Code Comprehension with GitHub Copilot: Performance Gains, Comprehension Trade-offs, and Behavioral Predictors in Brownfield Programming
Abstract
Teaching Computer Science (CS) students how to comprehend and maintain legacy code bases is a critical challenge in software engineering education. While Generative AI (GenAI) assistants like GitHub Copilot improve task completion speed and correctness, their impact on code understanding remains unclear. We conducted a within-subject study with 15 graduate CS students completing feature implementation tasks with and without Copilot. Despite significant performance improvements, participants showed no overall comprehension improvement ($p=0.59$), revealing a \textit{comprehension-performance decoupling}. Further analysis uncovered a \textit{comprehension trade-off}: performance gains negatively correlated with reverse engineering comprehension ($ρ=-0.57$, $p=0.026$) but showed a positive trend with implementation comprehension ($ρ=0.50$, $p=0.06$).
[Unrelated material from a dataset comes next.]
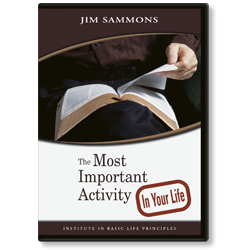 The Most Important Activity in Your Life (DVD)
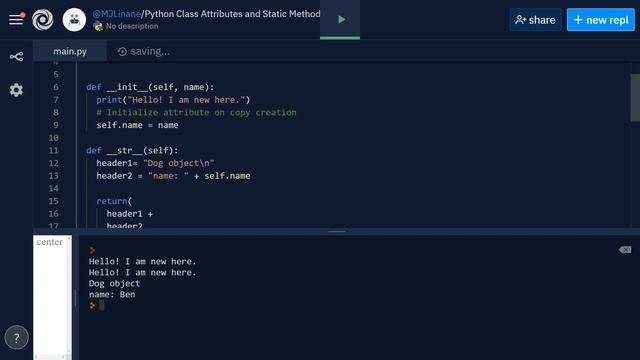 Python Classes (Class Attributes and Static Methods) смотреть онлайн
A follow-up behavioral analysis revealed that \textit{how} students used Copilot determined outcomes: Engaging in verification loops in which programmers actively reviewed generated code strongly predicted comprehension ($p<0.001$, $r=0.96$), with high-comprehension participants verifying code 4.7 times more frequently than low-comprehension participants. These findings suggest that GenAI tools do not inherently undermine comprehension; rather, passive consumption patterns do. This suggests a need to alter programming education to teach system-level verification skills, and the need to redesign educational GenAI tools to scaffold active cognitive engagement.